La Suisse est la plaque tournante des profits de la crise

Le commerce du pétrole, du gaz et du charbon est florissant sur toute la planète — notamment en cette période de difficultés entre la logistique, les sanctions et les efforts pour diminuer la part des énergies fossiles, constate Public Eye. La Suisse est concernée au premier chef par les pratiques commerciales des grandes multinationales des matières premières puisque les négociants qui n’ont pas leur siège en Suisse réalisent une grande partie de leurs affaires dans ce pays ; à ce titre, ils doivent donc être considérés comme des négociants suisses. Même si les produits marchandés n’arrivent jamais en Suisse, c’est bel et bien dans ce pays que s’accumule la création de valeur. C’est donc bien elle qui est l’aiguillon principal de cette croissance spectaculaire dans le secteur suisse des matières premières.

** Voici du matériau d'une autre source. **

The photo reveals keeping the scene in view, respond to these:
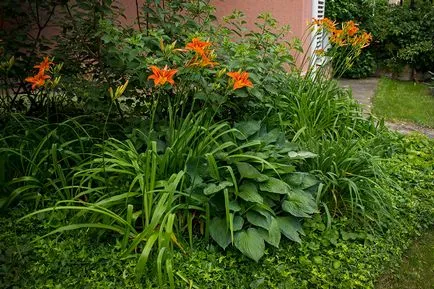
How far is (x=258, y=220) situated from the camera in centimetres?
243

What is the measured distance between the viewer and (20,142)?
2.92m

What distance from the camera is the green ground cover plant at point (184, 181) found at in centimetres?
225

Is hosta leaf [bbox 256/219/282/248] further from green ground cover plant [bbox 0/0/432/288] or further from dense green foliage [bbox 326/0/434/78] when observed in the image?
dense green foliage [bbox 326/0/434/78]

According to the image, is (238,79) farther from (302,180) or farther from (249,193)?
(302,180)

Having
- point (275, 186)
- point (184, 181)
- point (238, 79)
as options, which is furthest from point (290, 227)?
point (238, 79)

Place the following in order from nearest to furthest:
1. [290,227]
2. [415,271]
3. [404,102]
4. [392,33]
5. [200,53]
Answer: [200,53], [290,227], [415,271], [404,102], [392,33]

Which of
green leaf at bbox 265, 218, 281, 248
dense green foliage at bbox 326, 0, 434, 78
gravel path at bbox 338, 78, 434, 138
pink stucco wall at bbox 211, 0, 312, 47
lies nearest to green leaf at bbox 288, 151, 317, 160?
green leaf at bbox 265, 218, 281, 248

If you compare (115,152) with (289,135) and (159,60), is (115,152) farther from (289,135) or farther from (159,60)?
(289,135)

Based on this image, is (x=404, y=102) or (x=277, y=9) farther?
(x=277, y=9)

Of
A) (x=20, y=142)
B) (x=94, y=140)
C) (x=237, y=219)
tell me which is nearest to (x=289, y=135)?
(x=237, y=219)

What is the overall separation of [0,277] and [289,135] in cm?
221

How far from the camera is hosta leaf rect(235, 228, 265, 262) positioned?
2273 mm

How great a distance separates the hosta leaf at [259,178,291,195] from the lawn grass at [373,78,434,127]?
4143 mm

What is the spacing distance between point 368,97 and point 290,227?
5.95 metres
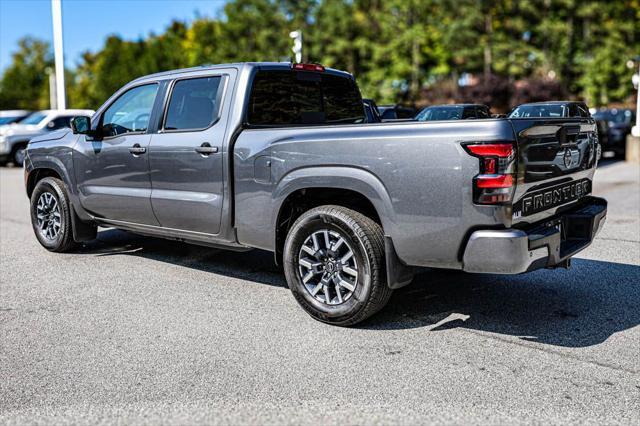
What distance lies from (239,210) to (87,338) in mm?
1474

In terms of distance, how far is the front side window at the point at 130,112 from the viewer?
6160mm

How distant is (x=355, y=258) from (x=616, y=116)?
23407 millimetres

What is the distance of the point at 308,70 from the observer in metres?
5.86

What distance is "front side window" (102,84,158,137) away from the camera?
616 cm

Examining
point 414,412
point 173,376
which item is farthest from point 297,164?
point 414,412

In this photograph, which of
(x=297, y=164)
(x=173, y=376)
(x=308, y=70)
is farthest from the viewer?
(x=308, y=70)

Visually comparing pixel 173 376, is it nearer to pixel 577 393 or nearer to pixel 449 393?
pixel 449 393

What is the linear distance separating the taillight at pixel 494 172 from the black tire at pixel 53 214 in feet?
15.5

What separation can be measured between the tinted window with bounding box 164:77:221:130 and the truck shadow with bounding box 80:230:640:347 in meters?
1.49

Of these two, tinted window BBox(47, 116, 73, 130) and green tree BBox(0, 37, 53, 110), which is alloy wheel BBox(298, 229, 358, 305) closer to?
tinted window BBox(47, 116, 73, 130)

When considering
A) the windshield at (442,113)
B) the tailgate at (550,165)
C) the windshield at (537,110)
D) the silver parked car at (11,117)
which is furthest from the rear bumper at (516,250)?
the silver parked car at (11,117)

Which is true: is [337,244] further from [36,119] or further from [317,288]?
[36,119]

D’après les propres observations de Public Eye, la Suisse est et reste la plaque tournante la plus importante du commerce des matières premières dans le monde entier. Les négociants qui y ont leur siège traitent 40 % du charbon et un baril de pétrole sur trois, ainsi que plus de la moitié des céréales qui se négocient dans le monde entier.

Les sources d’énergie fossile ont provoqué une véritable explosion des bénéfices.

Public Eye liste la hausse des bénéfices de tous les grands acteurs. D’après cette liste, Vitol, qui est le plus grand négociant du point de vue du chiffre d’affaires (avec sa division Négoce mondial située à Genève), a vu son propre bénéfice record de 4,2 milliards de dollars en 2021 passer à 4,5 milliards de dollars au cours des six premiers mois de l’année suivante. Trafigura, qui a également sa division Négoce mondial à Genève, a même pu offrir en 2021 une augmentation de ses bénéfices à hauteur de 230 % par rapport à la moyenne d’avant l’explosion de la pandémie. Avec 7 milliards de dollars, le groupe a encore plus que doublé ses gains record en 2022. Le groupe Gunvor, quant à lui, parle d’un quadruplement de ses bénéfices par rapport au premier semestre 2021. De même, Mercuria, également domiciliée à Genève, a établi en 2021, d’après Bloomberg, le meilleur résultat de l’histoire de la firme.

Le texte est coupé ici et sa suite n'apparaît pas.